Write a function that takes in a list and returns all possible subsequences of that list. The subsequences should be returned as a list of lists, where each nested list is a subsequence of the original input.

In order to accomplish this, you might first want to write a function `insert_into_all` that takes an item and a list of lists, adds the item to the beginning of each nested list, and returns the resulting list.

``````def insert_into_all(item, nested_list):
"""Return a new list consisting of all the lists in nested_list,
but with item added to the front of each. You can assuming that
nested_list is a list of lists.

>>> nl = [[], [1, 2], [3]]
>>> insert_into_all(0, nl)
[[0], [0, 1, 2], [0, 3]]
"""

def subseqs(s):
"""Return a nested list (a list of lists) of all subsequences of S.
The subsequences can appear in any order. You can assume S is a list.

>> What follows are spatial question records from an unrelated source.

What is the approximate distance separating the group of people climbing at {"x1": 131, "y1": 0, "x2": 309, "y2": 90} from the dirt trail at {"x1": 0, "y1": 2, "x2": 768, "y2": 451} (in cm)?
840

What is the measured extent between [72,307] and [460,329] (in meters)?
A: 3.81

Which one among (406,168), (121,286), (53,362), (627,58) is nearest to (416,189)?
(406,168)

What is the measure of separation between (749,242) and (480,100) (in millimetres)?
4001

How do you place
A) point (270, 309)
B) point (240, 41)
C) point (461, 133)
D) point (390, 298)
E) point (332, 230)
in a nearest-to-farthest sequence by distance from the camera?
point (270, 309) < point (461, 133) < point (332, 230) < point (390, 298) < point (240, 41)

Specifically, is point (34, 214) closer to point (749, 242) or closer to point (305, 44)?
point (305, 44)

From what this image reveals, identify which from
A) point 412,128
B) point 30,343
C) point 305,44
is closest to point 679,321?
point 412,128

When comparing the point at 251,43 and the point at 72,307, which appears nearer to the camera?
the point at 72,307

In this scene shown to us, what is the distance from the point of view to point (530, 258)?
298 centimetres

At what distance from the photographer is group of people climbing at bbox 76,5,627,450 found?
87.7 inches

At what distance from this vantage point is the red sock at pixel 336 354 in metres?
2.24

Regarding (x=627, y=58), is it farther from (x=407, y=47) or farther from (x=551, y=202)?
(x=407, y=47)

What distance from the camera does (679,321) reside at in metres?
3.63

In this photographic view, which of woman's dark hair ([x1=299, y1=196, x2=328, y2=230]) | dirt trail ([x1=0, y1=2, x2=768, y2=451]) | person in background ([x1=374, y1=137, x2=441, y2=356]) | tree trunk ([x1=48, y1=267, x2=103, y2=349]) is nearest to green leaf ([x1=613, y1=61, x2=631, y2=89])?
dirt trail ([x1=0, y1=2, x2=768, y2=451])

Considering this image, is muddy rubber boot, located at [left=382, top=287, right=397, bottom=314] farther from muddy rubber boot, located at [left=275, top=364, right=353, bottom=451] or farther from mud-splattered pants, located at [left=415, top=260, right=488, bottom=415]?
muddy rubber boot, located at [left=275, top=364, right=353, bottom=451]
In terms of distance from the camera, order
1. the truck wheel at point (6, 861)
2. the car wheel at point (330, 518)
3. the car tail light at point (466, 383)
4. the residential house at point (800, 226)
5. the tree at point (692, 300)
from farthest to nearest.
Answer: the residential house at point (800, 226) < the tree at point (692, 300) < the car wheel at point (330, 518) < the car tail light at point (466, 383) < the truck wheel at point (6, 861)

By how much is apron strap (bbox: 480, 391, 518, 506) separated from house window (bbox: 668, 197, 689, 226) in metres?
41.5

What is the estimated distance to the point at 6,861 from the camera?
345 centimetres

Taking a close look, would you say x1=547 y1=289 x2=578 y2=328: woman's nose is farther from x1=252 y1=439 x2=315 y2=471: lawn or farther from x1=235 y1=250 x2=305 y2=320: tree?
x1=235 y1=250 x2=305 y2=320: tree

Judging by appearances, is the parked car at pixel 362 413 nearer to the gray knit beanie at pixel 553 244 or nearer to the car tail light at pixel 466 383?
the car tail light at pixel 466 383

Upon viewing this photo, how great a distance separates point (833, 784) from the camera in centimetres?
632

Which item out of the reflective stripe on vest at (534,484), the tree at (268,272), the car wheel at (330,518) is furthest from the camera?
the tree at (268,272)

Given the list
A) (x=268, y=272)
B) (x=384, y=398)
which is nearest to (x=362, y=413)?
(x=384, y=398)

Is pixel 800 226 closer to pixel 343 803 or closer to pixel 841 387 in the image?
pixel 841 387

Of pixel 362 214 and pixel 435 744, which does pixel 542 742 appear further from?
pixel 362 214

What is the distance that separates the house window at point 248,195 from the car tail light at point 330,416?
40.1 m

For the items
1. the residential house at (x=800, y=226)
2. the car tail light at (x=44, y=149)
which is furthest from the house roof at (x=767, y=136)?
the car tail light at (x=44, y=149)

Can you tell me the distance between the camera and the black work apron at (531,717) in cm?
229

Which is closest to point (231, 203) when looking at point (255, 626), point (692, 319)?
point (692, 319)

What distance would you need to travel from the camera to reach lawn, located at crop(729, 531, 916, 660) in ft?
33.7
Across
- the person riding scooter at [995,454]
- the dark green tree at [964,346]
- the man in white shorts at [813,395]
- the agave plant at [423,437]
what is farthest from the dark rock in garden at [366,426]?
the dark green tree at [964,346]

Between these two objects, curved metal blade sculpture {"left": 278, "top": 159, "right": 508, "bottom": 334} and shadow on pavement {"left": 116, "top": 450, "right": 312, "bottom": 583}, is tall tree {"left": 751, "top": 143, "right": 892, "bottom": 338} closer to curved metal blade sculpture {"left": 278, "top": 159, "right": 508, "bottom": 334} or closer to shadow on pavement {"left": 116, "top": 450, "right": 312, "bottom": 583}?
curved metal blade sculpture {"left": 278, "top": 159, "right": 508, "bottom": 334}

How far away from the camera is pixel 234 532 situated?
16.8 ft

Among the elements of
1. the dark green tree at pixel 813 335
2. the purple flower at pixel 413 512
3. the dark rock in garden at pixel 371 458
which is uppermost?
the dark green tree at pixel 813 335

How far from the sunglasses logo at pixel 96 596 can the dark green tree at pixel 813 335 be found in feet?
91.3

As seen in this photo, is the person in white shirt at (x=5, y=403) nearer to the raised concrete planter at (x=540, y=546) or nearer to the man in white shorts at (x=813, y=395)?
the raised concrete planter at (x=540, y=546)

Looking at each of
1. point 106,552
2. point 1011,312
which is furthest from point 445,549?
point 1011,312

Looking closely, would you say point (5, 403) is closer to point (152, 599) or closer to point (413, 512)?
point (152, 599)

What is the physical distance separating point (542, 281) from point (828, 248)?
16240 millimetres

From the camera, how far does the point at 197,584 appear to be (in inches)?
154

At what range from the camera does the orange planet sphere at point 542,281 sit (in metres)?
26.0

>>> seqs = subseqs([1, 2, 3])
>>> sorted(seqs)
[[], [1], [1, 2], [1, 2, 3], [1, 3], [2], [2, 3], [3]]
>>> subseqs([])
[[]]
"""
if ________________:
________________
else:
________________
________________
``````

Use Ok to test your code:

``python3 ok -q subseqs``

### Q3: Non-Decreasing Subsequences

Just like the last question, we want to write a function that takes a list and returns a list of lists, where each individual list is a subsequence of the original input.

This time we have another condition: we only want the subsequences for which consecutive elements are nondecreasing. For example, `[1, 3, 2]` is a subsequence of `[1, 3, 2, 4]`, but since 2 < 3, this subsequence would not be included in our result.

Fill in the blanks to complete the implementation of the `inc_subseqs` function. You may assume that the input list contains no negative elements.

You may use the provided helper function `insert_into_all`, which takes in an `item` and a list of lists and inserts the `item` to the front of each list.

``````def non_decrease_subseqs(s):
"""Assuming that S is a list, return a nested list of all subsequences
of S (a list of lists) for which the elements of the subsequence
are strictly nondecreasing. The subsequences can appear in any order.

>>> seqs = non_decrease_subseqs([1, 3, 2])
>>> sorted(seqs)
[[], [1], [1, 2], [1, 3], [2], [3]]
>>> non_decrease_subseqs([])
[[]]
>>> seqs2 = non_decrease_subseqs([1, 1, 2])
>>> sorted(seqs2)
[[], [1], [1], [1, 1], [1, 1, 2], [1, 2], [1, 2], [2]]
"""
def subseq_helper(s, prev):
if not s:
return ____________________
elif s[0] < prev:
return ____________________
else:
a = ______________________
b = ______________________
return insert_into_all(________, ______________) + ________________
return subseq_helper(____, ____)
``````

Use Ok to test your code:

``python3 ok -q non_decrease_subseqs``

### Q4: Number of Trees

A full binary tree is a tree where each node has either 2 branches or 0 branches, but never 1 branch.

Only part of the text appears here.